市役所職員のジャッカル。釜石シーウェイブスの河野良太は「もっと上のレベルで」

[ 向 風見也 ]
市役所職員のジャッカル。釜石シーウェイブスの河野良太は「もっと上のレベルで」
ブレイクダウンで奮闘する釜石シーウェイブスのFL河野良太(撮影:大泉謙也)


 人呼んで「聖地」。東京は秩父宮ラグビー場に立ったのは、約4年ぶりのことだ。

 河野良太は2月13日、雨と風にさらされ献身していた。

 この日の公式入場者数は「979人」。試合終盤にその旨を告げる場内アナウンスは、悪天候のもと訪れたファンに謝辞を述べる。

「残り時間が少なくなりました! 大きな拍手を!」

 河野がこれ以前に秩父宮に立った最後の日は、2018年1月2日。大東大主将として大学選手権の準決勝に出て、「19,279人」の歓声に包まれていた。あれから月日が流れ、今度はリーグワン・ディビジョン2の第4節に挑んでいた。

「久しぶりにこの秩父宮のグラウンドで試合ができて、しかも勝つことができて嬉しかったです」

 本人の言葉通り、河野がゲーム主将を務めた釜石シーウェイブスは今季初勝利。マツダスカイアクティブズ広島との未勝利同士の一戦を、30-3で制した。

 河野は、チームがこだわるモールから2トライを奪取。守っても得意のジャッカルで魅した。「ジャッカルは、常に狙っているなかで、いいタイミングで入れたと思います」と、プレイヤー・オブ・ザ・マッチを受賞した。

 7名の記者が参加したオンライン会見へ登壇し、回線の向こう側へ肉声を届けた。

「チームは連敗中。勝ちにこだわる気持ちで試合に臨みました。やるべきことを80分間できたので、こういうゲームができました」

 身長169センチ、体重88キロ。小柄でも当たり負けしたくないとの思いを、公式記録ににじませる。春日丘高(現:中部大春日丘高)を経て大東大入りし、FLとしてミサイルのタックルを重ねた。

 卒業後は中部電力で競技を続けていたが、「もっと上のレベルでラグビーをやりたい思いがあった」。現所属先に移ったのは2020年。26歳のいまは、釜石市役所に勤めながら選手生活を送る。

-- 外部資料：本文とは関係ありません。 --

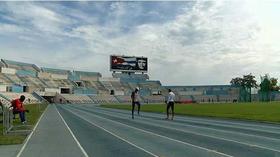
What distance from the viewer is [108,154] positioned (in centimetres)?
1113

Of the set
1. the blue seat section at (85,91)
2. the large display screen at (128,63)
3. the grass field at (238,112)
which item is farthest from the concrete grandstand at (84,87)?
the grass field at (238,112)

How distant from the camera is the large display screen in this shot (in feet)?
361

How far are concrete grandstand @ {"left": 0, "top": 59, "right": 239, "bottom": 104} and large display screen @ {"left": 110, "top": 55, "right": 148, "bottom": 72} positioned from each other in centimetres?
578

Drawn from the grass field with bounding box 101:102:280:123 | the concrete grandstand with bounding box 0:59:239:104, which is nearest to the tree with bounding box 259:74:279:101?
the concrete grandstand with bounding box 0:59:239:104

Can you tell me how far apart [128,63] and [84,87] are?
94.5 feet

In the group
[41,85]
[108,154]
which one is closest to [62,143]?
[108,154]

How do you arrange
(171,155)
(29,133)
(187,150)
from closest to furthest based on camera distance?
(171,155), (187,150), (29,133)

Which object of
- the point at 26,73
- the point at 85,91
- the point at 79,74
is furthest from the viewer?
the point at 79,74

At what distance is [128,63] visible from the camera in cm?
11144

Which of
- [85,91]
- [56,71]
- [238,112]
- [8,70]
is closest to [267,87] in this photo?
[85,91]

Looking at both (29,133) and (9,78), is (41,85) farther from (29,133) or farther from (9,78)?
(29,133)

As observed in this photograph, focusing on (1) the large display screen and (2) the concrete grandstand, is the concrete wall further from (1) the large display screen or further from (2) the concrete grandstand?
(1) the large display screen

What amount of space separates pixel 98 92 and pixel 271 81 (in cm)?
6116

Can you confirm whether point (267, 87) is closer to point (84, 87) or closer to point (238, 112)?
point (84, 87)
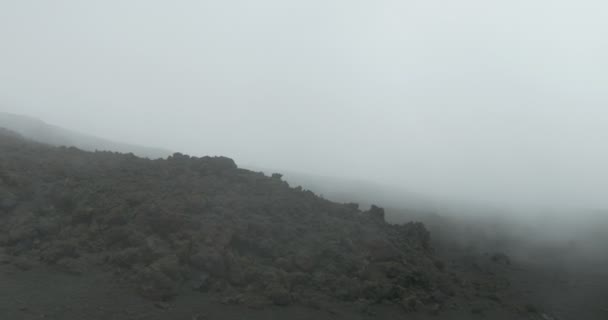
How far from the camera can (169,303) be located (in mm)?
13789

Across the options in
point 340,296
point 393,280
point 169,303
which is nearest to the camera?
point 169,303

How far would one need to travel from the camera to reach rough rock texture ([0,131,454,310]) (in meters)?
15.4

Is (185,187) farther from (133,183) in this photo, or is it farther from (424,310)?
(424,310)

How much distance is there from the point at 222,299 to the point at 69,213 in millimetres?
6939

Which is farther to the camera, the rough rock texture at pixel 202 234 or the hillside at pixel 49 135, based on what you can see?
the hillside at pixel 49 135

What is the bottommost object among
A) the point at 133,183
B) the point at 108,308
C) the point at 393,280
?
the point at 108,308

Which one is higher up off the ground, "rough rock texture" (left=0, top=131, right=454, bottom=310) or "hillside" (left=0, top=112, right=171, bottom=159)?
"hillside" (left=0, top=112, right=171, bottom=159)

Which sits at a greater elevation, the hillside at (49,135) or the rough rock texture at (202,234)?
the hillside at (49,135)

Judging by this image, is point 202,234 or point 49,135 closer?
point 202,234

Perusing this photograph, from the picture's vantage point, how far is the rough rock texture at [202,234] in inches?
606

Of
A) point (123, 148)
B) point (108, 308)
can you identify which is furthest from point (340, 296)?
point (123, 148)

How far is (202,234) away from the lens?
56.5 ft

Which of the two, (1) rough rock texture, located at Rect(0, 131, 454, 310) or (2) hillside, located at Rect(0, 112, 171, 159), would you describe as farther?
(2) hillside, located at Rect(0, 112, 171, 159)

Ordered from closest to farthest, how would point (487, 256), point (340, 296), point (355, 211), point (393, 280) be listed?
point (340, 296) < point (393, 280) < point (355, 211) < point (487, 256)
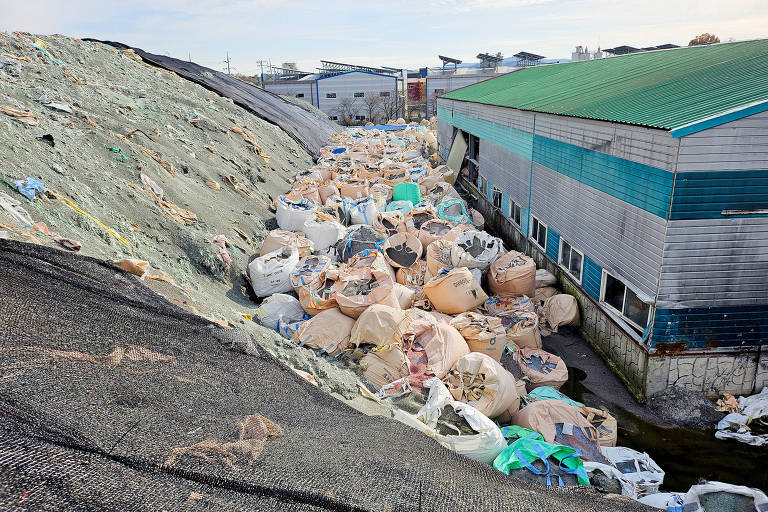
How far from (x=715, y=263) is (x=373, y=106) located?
36011 mm

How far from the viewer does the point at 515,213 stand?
10805 millimetres

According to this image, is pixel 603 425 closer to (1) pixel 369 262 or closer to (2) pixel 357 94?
(1) pixel 369 262

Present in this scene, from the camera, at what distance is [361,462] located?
8.30ft

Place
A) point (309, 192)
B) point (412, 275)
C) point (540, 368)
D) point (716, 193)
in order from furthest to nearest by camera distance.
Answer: point (309, 192) → point (412, 275) → point (540, 368) → point (716, 193)

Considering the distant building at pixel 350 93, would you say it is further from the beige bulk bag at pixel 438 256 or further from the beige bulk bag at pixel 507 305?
the beige bulk bag at pixel 507 305

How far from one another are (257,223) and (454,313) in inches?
192

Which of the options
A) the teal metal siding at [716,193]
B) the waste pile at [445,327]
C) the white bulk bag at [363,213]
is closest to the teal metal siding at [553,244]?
the waste pile at [445,327]

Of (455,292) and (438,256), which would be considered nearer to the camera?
(455,292)

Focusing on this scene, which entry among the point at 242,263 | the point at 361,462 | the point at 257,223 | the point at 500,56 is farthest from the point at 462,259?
the point at 500,56

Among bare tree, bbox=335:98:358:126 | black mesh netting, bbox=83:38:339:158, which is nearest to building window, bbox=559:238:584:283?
black mesh netting, bbox=83:38:339:158

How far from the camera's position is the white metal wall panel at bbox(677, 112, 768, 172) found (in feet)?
15.1

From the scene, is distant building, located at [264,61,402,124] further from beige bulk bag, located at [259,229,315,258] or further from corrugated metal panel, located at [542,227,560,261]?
beige bulk bag, located at [259,229,315,258]

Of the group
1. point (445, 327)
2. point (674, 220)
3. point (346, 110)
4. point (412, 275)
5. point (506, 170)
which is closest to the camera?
point (674, 220)

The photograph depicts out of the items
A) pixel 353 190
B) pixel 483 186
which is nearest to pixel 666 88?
pixel 353 190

「普段は朝、トレーニングして、午前中は仕事をして、午後からチームの練習という生活を送っています。市役所ではスポーツ推進課のラグビーのまち推進係という部署にいまして、仕事でもラグビーに関係することをやっています」

 19日の第5節では、花園近鉄ライナーズと激突。敵地の東大阪市花園ラグビー場で、オーストラリア代表SOのクウェイド・クーパーらと対峙しそうだ。

「今日をスタンダードにしてステップアップしていく。次は今日よりいいゲームをして、勝ちたいと思います。シーウェイブスは、いろいろなところに遠征に行かないといけないチームであり、それを言い訳にはできない。短い時間の練習でも試合をイメージしてやることを常に意識しています」

 秩父宮で感慨に浸った瞬間は、すでに過去のものとしている。